After Abbas: Here Are The Three Frontrunners To Be The Next Palestinian Leader

Israel and the West have often asked: Where is the Palestinian Mandela? The divided regimes between Gaza and the West Bank continues to make it difficult to imagine the future Palestinian leader. Still, these three names are worth considering.

Photo of Mahmoud Abbas speaking into microphone

Abbas is 88, and has been the leading Palestinian political figure since 2005

Thaer Ganaim/APA Images via ZUMA
Elias Kassem

Updated Dec. 5, 2023 at 12:05 a.m.

Israel has set two goals for its Gaza war: destroying Hamas and releasing hostages.

But it has no answer to, nor is even asking the question: What comes next?

The government of Prime Minister Benjamin Netanyahu has rejected the return of the current Palestinian Authority to govern post-war Gaza.
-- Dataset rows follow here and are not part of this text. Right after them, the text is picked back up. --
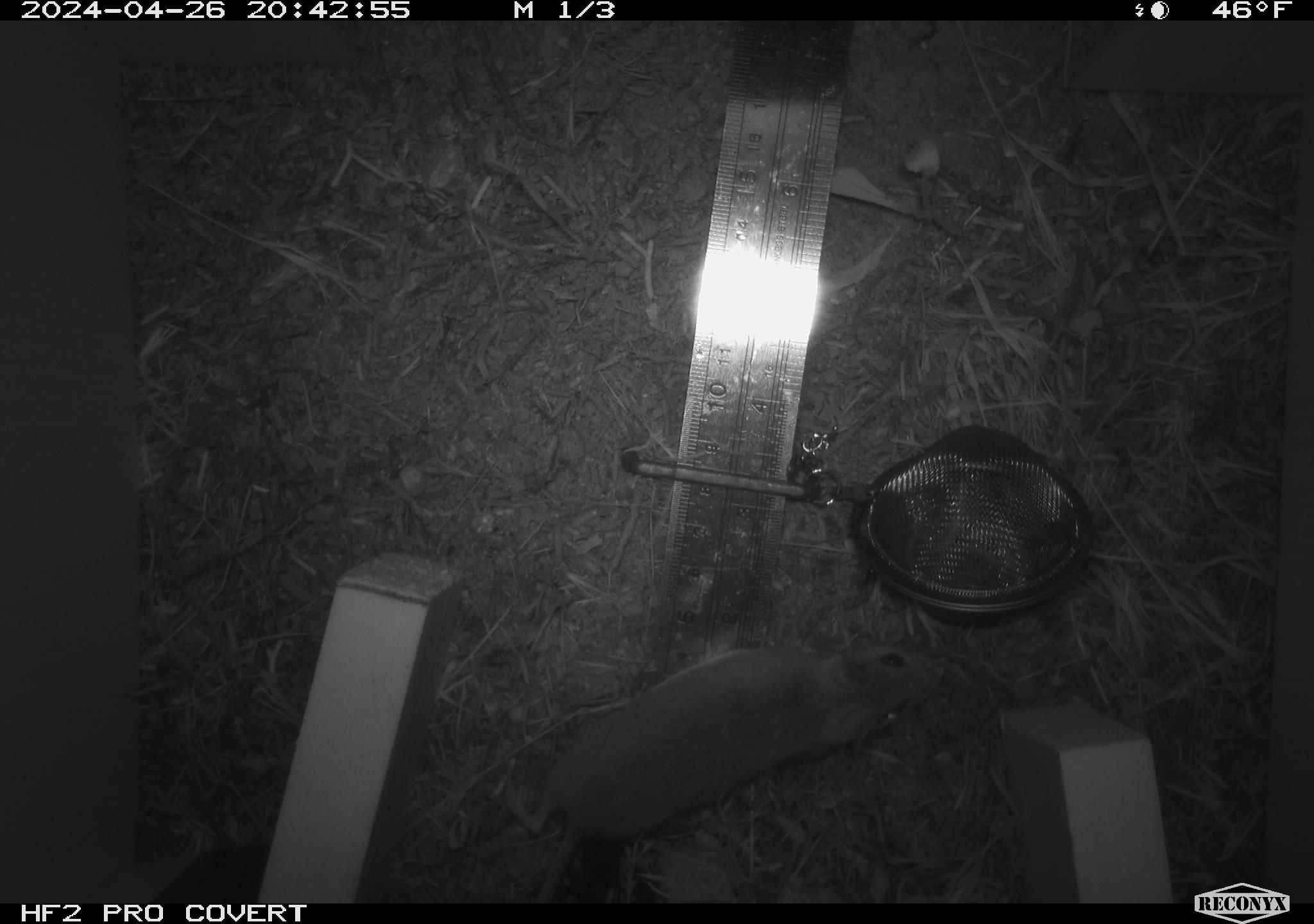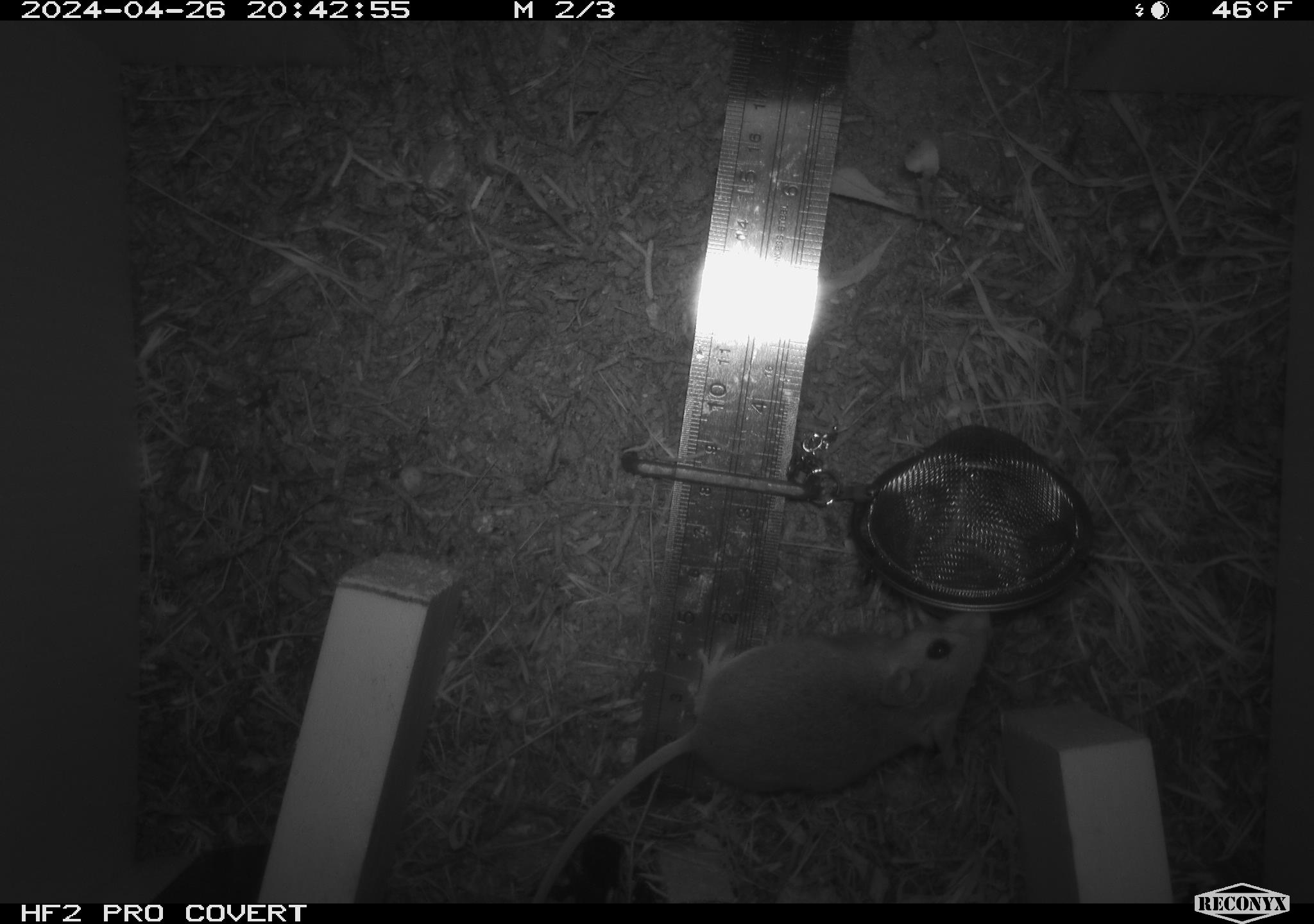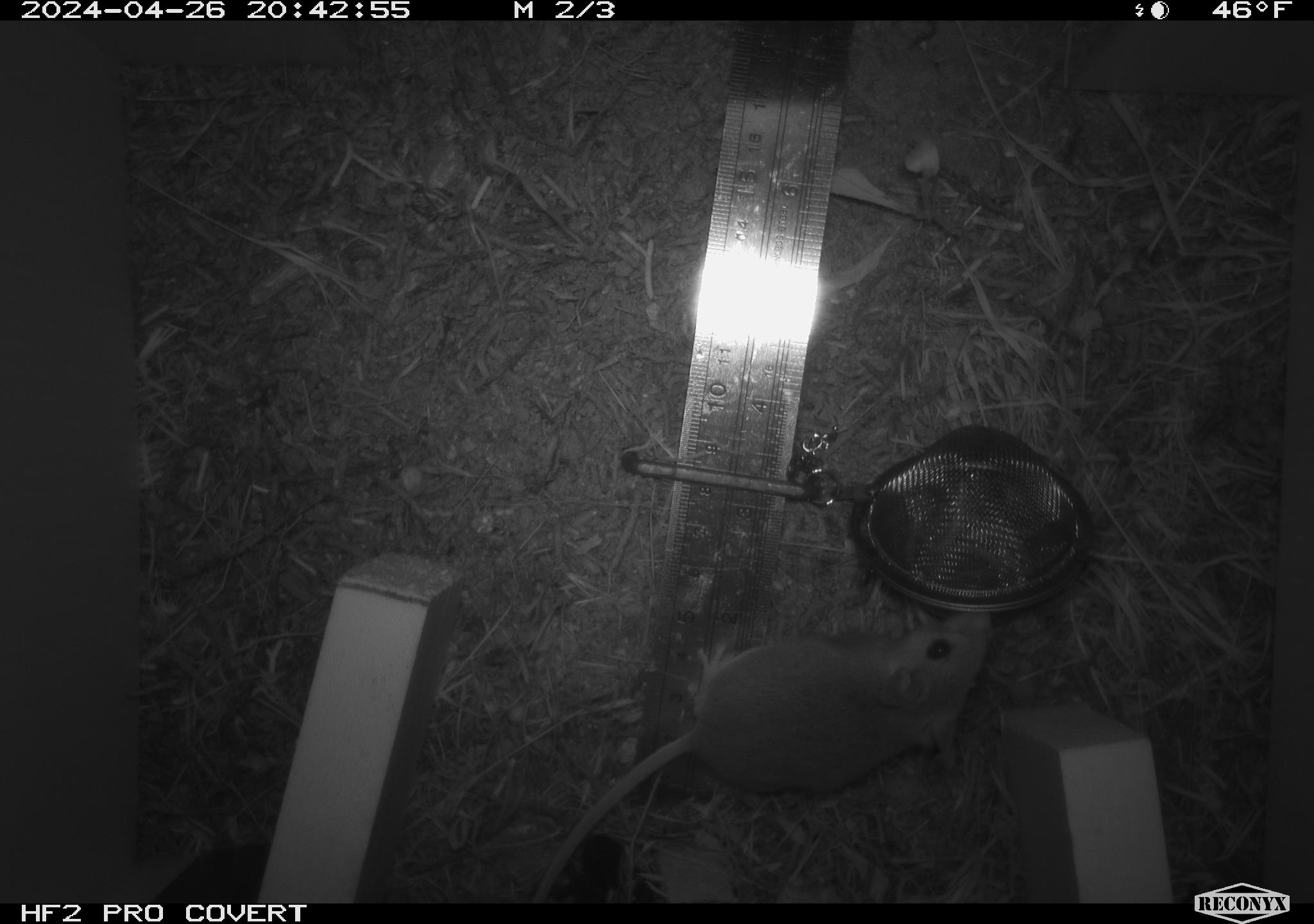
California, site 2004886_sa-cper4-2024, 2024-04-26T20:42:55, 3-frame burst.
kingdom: Animalia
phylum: Chordata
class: Mammalia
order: Rodentia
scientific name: Rodentia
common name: rodent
That stance seems opposed to the U.S. Administration’s call to revitalize the Palestinian Authority (PA) to assume power in the coastal enclave.

For the latest news & views from every corner of the world, Worldcrunch Today is the only truly international newsletter. Sign up here.

But neither Israel nor the U.S. put a detailed plan for a governing body in post-war Gaza, let alone offering a vision for a bonafide Palestinian state that would also encompass the West Bank.

The Palestinian Authority, which administers much of the occupied West Bank, was created in1994 as part of the Oslo Accords peace agreement. It’s now led by President Mahmoud Abbas, who succeeded Yasser Arafat in 2005. Over the past few years, the question of who would succeed Abbas, now 88 years old, has largely dominated internal Palestinian politics.

But that question has gained new urgency — and was fundamentally altered — with the war in Gaza.